Created on 01-05-2026 03:07 AM - edited 01-05-2026 07:51 AM
Regular compaction is essential for Apache Iceberg tables to address the issue of small files, which can accumulate as transaction volume increases, leading to degraded query performance. Iceberg offers the rewrite data files Spark procedure as a mechanism for performing this compaction.
The Cloudera Lakehouse Optimizer (CLO) is an automated management service designed to optimize Apache Iceberg tables, thereby improving performance and reducing operational costs.
It allows administrators to define maintenance policies for tables. The system evaluates these policies by gathering statistics from Iceberg metadata, which subsequently triggers maintenance actions. These actions include data compaction, snapshot expiration, and the removal of orphan files.
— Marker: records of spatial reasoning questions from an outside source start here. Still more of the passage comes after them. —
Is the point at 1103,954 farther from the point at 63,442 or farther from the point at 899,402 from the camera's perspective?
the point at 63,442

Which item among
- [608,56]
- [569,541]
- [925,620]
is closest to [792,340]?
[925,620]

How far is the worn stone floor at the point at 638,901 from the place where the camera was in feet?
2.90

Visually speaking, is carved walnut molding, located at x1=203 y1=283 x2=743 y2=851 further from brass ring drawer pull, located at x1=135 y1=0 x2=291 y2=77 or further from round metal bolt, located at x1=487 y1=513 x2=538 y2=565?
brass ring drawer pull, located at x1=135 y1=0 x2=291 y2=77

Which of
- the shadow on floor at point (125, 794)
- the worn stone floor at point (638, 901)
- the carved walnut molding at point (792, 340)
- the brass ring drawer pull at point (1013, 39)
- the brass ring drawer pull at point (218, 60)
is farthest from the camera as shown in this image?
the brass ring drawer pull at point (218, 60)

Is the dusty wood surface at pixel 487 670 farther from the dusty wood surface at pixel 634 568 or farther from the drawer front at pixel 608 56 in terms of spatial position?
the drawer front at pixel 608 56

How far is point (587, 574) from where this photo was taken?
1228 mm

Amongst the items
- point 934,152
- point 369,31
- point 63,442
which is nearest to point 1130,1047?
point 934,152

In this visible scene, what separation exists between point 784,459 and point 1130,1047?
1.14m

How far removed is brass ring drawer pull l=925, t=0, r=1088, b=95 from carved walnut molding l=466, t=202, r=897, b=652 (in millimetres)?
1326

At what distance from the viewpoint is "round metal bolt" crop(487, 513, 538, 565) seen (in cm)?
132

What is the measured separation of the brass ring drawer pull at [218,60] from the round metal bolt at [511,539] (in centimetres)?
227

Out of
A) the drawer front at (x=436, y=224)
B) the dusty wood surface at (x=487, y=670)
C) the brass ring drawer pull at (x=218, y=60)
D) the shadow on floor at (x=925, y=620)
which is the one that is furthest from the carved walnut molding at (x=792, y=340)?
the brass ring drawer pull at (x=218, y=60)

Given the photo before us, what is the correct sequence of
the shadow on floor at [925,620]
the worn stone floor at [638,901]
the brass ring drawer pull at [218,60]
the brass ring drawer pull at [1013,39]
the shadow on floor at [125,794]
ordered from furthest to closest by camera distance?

It offers execution flexibility, supporting both schedule-based execution for predictable workloads and event-based triggers for real-time data changes.
Lakehouse Optimizer maintenance actions are executed on Spark. This blog focuses on the key parameters within the Lakehouse Optimizer policy that should be configured to enhance compaction performance.
The ClouderaAdaptive JEXL script is the default template provided by Lakehouse Optimizer. This script utilizes Iceberg metadata to gather table statistics and determine if an action should be initiated. To leverage this template for decision-making, a new policy must be created. Arguments for each action can then be supplied using a policy constant JSON. For comprehensive details on policy configuration, please refer to this documentation.
Consider an Apache Iceberg table with the following specifications:
Metric | Value |
Number of Partitions | 10 |
Number of Files | 363,775 |
Average File Size | 0.5 MB |
Total Size | 180.85 GB |
Number of Rows | 1.4 Billion |
Calculated Metrics:
The rewrite data file action is executed on this table using a Spark environment configured with a 16 GB executor size. We will now analyze two distinct parameter configurations.
Metric | Recommendation for the above table | Why? |
Max File Group Size | 3 GB | 1GB is too small ( many commits). 3GB creates groups of ~6,000 files, which is safe for 16GB RAM but efficient. |
Max Concurrent Groups | 5 - 10 | With smaller 3GB groups, we can safely increase concurrency to keep all the Spark cores busy. |
The rewrite_data_files action incorporates a feature called Partial Progress, which can be activated by setting the option partial-progress.enabled to true. When enabled, this feature facilitates incremental commitment of changes rather than deferring the commit until the entire job is complete.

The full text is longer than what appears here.